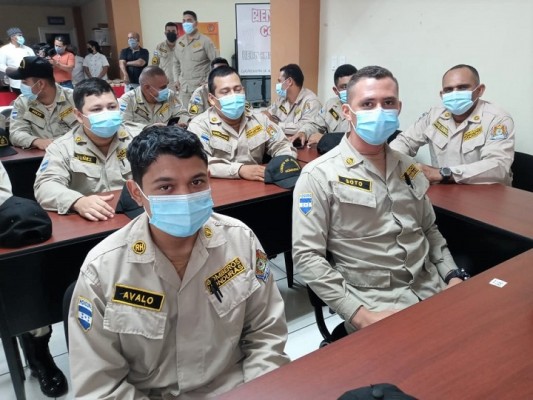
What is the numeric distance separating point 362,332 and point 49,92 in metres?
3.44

+ + + + +

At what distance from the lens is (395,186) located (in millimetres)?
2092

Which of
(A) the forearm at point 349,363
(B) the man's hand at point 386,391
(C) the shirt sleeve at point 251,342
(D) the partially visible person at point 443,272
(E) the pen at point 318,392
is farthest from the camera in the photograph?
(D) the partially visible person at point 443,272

+ + + + +

* [What this task involves]:
Locate each line in the rows above that contains the word "distance" and copy those lines out in full. Treat uppercase and lowercase letters as distinct.

* [Answer for the task]:
What is the numeric distance separating point 362,332 and point 49,92 in metres?
At what distance from the lens is (395,186) located (in millimetres)?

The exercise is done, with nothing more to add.